* [REQUEST] Rewrite the passage on nested for loops, starting at "## Nested For" and ending at "apply separate conditions.", and replace "dataframes" with "arrays".

* [SELECTED EXTRACT]
━━━━━━━━━━━━━━━━

EXERCISE: Write a Python command-line program that prints out the lines of a text file in random order.

## Nested For Loops

Sometimes, I want to use multiple for loops to do my business.  This usually happens when data is 'structured,' that is, when the data exists in multiple separate lists, dictionaries, or dataframes, to each of which we want to apply separate conditions.

First, let's make a set of lists.  Each list contains a set of strings that correspond to the names of novels written by three novelists.

In [15]:
dickens = ['oliver twist', 'bleak house', 'a tale of two cities']
austen = ['sense and sensibility', 'emma', 'pride and prejudice']
trollope = ['doctor thorne', 'barchester towers', 'the land leaguers']

In [16]:
austen[1]

'emma'

Now, let's make a list of the novelists' names.

In [17]:
novelists = ['dickens', 'austen', 'trollope']

Importantly, I can now call up novels by the strings in the variable 'novelists.'  Here are two ways of getting Dickens' novels:

In [18]:
globals()['dickens'] # this looks for variables called 'dickens'

['oliver twist', 'bleak house', 'a tale of two cities']

In [19]:
globals()[novelists[0]] # this looks for variables that correspond to the first item in the list, 'novelists'

['oliver twist', 'bleak house', 'a tale of two cities']

same thing.

Let's put that into a for loop:

In [20]:
for novelist in novelists: # cycle through each novelist
    their_novels = globals()[novelist] # for each novelist, pull up the list that corresponds to their name -- thus for 'dickens,' call up the variable called 'dickens'
    print(novelist)
    print(their_novels)

dickens
['oliver twist', 'bleak house', 'a tale of two cities']
austen
['sense and sensibility', 'emma', 'pride and prejudice']
trollope
['doctor thorne', 'barchester towers', 'the land leaguers']


That's nicely formatted output.

━━━━━━━━━━━━━━━━

Scene-based reasoning records
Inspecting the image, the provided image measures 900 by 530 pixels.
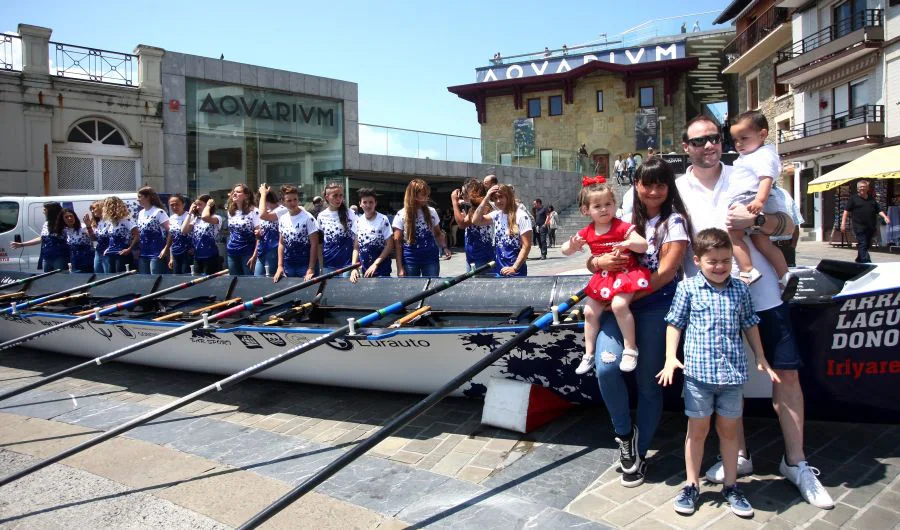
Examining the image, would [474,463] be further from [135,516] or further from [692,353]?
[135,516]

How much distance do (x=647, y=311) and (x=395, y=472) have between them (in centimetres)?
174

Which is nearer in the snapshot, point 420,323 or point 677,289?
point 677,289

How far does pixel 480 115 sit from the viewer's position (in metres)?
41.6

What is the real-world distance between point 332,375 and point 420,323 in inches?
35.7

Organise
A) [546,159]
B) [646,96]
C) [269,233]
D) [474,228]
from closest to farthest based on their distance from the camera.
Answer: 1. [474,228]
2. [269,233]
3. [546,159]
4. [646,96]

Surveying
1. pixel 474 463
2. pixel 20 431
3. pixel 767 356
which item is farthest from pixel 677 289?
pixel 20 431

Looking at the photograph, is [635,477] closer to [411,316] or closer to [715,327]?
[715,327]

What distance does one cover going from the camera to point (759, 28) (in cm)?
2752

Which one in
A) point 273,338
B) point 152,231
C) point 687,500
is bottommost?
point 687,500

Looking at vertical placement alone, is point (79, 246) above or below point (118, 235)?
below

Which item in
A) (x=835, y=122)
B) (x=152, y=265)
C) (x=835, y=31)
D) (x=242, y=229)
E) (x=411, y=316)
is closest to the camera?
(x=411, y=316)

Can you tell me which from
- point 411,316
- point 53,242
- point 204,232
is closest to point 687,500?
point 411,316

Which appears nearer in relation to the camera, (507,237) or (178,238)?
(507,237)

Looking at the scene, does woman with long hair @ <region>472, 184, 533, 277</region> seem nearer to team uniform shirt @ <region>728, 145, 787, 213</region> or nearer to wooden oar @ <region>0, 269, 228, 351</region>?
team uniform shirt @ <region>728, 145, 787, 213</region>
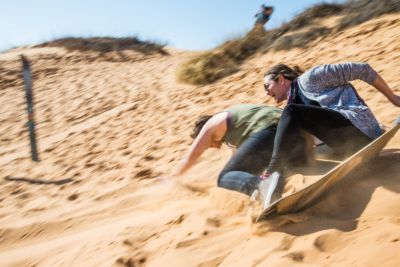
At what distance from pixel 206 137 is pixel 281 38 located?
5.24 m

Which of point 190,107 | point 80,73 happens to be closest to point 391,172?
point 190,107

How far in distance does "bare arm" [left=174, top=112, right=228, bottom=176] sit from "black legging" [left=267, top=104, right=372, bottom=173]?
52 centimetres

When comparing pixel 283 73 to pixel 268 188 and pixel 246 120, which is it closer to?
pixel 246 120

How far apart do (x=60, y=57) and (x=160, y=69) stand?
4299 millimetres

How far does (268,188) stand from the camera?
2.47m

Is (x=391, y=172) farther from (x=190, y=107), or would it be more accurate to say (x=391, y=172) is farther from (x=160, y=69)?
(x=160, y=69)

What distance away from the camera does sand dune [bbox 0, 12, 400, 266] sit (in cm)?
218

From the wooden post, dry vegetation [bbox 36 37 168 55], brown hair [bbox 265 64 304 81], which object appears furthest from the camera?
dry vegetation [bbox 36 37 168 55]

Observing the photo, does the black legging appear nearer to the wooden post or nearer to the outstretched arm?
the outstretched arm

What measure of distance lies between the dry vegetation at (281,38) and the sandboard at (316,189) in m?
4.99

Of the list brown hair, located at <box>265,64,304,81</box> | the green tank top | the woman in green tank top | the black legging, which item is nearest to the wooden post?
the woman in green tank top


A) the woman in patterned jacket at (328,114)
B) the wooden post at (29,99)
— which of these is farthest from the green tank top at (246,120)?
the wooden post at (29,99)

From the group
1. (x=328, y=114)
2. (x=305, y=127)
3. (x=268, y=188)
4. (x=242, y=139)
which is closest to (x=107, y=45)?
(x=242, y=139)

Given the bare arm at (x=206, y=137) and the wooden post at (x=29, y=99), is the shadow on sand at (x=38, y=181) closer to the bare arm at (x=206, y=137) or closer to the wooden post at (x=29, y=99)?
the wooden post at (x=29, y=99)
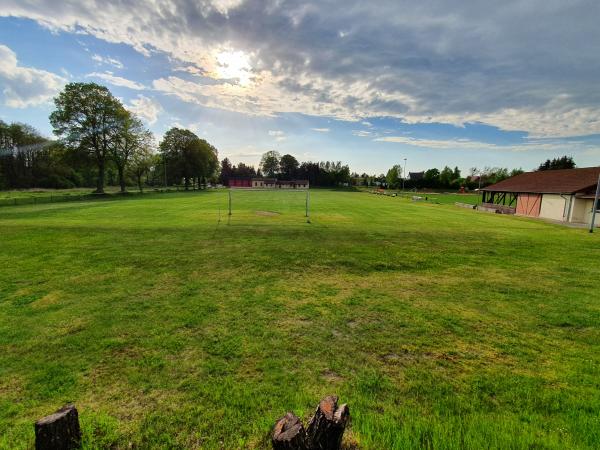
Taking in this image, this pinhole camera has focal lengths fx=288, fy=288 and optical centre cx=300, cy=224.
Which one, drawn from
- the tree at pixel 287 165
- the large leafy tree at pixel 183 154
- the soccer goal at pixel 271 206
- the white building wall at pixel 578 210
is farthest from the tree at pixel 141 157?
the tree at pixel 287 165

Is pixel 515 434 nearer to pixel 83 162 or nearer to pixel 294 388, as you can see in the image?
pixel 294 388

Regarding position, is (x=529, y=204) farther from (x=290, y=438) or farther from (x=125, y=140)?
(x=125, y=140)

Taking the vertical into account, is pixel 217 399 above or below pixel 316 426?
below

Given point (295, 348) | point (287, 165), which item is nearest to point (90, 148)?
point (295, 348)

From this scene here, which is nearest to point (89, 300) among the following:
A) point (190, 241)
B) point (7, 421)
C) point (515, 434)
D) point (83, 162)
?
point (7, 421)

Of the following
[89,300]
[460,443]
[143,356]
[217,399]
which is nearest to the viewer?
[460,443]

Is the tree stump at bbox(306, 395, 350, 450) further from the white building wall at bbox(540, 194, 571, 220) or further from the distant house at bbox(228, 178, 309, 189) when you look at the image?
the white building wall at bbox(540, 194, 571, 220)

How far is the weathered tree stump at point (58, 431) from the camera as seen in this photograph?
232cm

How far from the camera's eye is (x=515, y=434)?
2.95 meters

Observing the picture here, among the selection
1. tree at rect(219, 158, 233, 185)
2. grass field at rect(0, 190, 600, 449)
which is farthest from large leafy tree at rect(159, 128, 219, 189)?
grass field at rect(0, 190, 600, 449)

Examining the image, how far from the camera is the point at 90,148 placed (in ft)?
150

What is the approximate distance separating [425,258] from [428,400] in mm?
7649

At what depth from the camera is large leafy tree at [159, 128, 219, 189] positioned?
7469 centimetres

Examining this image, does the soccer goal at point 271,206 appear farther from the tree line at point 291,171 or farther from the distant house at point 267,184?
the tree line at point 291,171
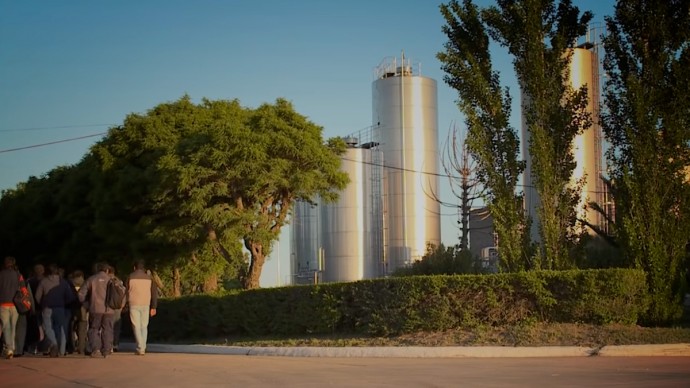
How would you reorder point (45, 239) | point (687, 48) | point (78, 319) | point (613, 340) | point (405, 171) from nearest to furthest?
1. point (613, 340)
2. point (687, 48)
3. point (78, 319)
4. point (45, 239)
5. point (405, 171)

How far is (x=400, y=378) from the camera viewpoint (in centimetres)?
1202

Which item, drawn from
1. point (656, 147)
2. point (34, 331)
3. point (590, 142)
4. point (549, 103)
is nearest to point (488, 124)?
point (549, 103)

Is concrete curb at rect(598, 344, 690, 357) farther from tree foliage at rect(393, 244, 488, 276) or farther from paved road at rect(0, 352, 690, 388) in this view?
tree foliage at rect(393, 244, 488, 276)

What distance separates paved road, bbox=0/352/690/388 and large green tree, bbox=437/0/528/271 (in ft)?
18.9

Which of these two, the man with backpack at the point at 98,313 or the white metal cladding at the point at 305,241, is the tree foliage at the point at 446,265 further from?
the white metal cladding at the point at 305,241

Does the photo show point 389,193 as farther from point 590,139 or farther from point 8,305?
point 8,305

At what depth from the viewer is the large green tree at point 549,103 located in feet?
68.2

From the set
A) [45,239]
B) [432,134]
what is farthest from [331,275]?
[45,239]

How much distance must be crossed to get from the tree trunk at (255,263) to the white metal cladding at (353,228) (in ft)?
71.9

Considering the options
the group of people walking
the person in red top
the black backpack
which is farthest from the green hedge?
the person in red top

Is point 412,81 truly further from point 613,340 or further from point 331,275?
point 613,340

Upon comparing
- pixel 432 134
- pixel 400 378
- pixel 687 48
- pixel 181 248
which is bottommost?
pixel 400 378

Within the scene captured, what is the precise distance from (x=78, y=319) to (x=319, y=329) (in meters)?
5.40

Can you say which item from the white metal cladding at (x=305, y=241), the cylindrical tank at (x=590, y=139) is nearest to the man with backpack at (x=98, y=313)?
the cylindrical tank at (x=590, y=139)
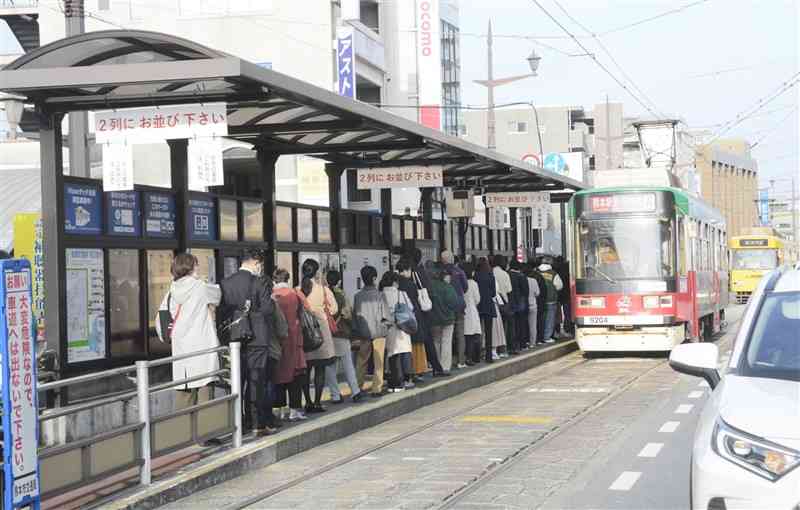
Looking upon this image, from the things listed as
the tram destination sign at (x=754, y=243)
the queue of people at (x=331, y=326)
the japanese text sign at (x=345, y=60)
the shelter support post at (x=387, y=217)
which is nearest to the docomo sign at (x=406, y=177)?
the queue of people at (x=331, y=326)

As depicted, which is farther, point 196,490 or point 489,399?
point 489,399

━━━━━━━━━━━━━━━━

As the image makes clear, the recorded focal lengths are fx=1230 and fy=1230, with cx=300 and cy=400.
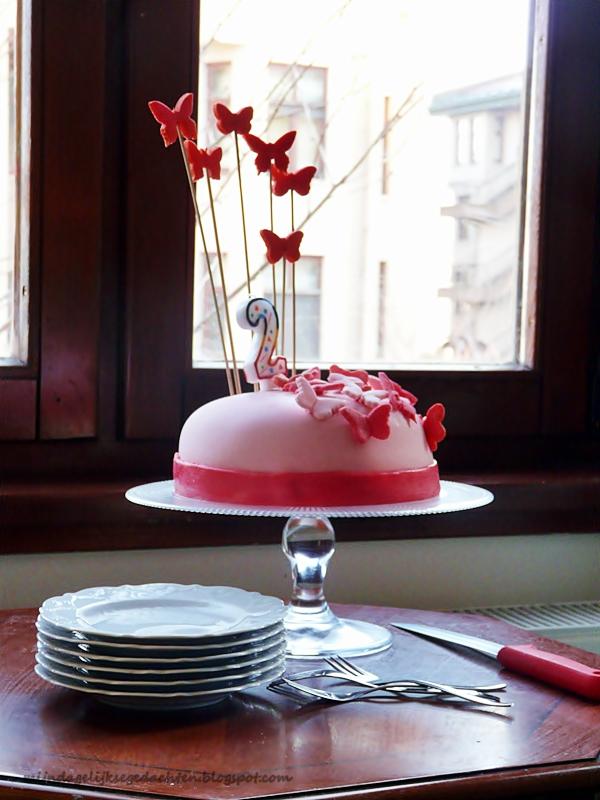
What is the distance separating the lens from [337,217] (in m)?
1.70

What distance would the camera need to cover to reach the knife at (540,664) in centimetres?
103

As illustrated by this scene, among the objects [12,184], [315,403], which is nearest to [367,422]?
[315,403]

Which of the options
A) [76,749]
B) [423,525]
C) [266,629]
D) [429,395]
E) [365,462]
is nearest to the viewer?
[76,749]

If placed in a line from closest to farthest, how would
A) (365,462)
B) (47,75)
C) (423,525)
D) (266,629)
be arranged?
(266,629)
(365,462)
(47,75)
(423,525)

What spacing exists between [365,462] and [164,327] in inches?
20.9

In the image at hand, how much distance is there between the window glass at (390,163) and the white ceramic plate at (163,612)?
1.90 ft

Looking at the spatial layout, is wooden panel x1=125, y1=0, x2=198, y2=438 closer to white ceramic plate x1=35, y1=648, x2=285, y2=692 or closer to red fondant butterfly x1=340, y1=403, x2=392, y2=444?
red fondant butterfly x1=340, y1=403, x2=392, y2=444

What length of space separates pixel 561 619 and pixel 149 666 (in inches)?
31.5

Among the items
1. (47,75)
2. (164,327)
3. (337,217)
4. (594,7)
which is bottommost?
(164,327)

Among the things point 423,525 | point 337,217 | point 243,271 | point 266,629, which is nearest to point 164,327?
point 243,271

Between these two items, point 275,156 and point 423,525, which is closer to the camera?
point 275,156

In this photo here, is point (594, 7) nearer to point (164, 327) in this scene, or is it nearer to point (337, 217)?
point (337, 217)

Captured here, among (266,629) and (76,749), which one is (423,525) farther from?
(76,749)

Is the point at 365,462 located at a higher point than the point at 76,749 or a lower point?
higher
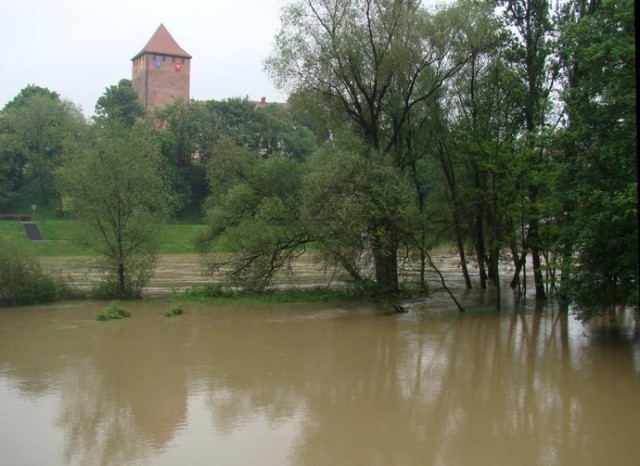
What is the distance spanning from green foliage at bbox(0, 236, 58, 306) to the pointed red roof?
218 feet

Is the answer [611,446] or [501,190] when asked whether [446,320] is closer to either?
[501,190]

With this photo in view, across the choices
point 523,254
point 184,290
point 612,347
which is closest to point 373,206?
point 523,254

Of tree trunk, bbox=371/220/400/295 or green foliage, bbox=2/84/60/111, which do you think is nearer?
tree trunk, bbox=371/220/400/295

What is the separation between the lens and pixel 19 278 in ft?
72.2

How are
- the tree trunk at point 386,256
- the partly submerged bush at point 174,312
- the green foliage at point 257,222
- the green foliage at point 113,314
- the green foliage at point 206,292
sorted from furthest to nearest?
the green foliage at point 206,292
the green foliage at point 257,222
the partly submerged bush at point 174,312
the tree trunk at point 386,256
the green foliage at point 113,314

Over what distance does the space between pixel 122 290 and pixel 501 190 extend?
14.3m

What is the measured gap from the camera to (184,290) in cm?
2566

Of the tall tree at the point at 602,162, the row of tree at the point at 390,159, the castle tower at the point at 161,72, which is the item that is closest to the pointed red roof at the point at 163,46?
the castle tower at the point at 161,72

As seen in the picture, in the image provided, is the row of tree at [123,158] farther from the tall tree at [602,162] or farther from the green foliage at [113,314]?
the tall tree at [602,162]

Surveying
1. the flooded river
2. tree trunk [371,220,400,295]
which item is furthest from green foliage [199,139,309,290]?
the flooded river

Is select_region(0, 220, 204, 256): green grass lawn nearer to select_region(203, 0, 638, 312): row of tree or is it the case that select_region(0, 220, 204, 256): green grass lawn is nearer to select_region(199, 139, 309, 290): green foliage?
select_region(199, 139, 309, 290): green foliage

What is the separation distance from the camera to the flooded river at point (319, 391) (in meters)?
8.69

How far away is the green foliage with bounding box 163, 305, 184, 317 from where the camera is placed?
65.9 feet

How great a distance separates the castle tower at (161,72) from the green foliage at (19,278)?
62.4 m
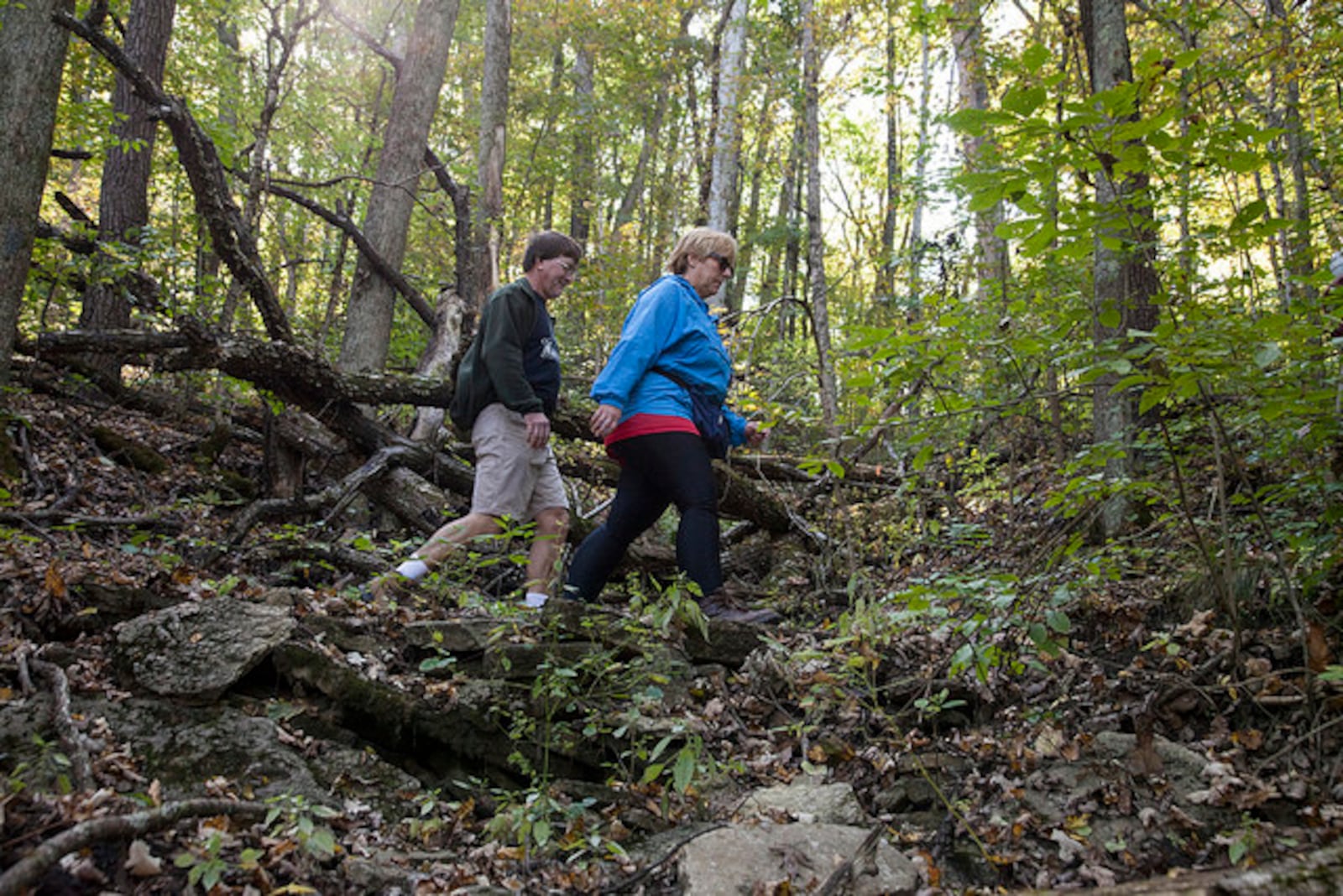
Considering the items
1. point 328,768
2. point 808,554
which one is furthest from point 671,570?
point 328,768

━━━━━━━━━━━━━━━━

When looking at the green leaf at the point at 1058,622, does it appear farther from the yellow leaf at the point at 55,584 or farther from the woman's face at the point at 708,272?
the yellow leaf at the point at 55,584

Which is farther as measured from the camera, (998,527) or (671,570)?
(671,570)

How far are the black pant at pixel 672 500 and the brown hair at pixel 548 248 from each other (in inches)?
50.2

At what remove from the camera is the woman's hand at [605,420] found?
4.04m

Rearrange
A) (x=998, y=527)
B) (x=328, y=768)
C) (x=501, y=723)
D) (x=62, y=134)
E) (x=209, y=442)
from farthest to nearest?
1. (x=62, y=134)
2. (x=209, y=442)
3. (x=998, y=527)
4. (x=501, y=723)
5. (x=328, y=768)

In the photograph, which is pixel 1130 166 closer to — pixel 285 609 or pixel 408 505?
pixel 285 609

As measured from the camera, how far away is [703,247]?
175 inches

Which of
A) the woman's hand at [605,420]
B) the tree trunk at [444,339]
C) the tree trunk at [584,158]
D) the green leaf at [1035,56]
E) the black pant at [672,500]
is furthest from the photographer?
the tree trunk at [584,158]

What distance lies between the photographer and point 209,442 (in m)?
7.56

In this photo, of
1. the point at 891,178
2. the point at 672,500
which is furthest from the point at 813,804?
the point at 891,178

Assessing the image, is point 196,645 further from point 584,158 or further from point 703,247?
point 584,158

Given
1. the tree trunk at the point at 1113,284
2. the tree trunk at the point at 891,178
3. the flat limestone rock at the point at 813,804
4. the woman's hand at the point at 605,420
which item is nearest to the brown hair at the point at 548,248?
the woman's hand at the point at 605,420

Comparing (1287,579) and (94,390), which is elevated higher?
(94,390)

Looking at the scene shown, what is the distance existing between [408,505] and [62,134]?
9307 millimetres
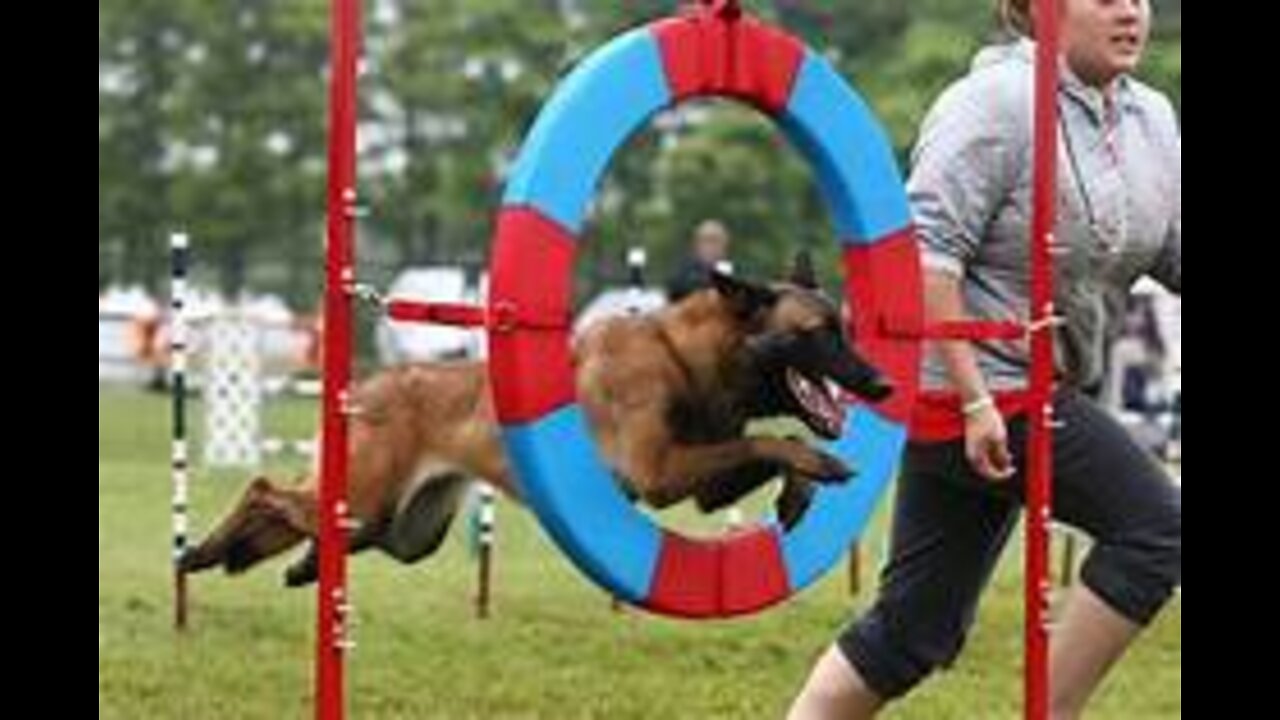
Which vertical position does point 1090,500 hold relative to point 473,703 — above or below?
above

━━━━━━━━━━━━━━━━

* [OUTPUT]
## Nested For Loops

Sometimes, I want to use multiple for loops to do my business.  This usually happens when data is 'structured,' that is, when the data exists in multiple separate lists, dictionaries, or arrays, to each of which we want to apply separate conditions.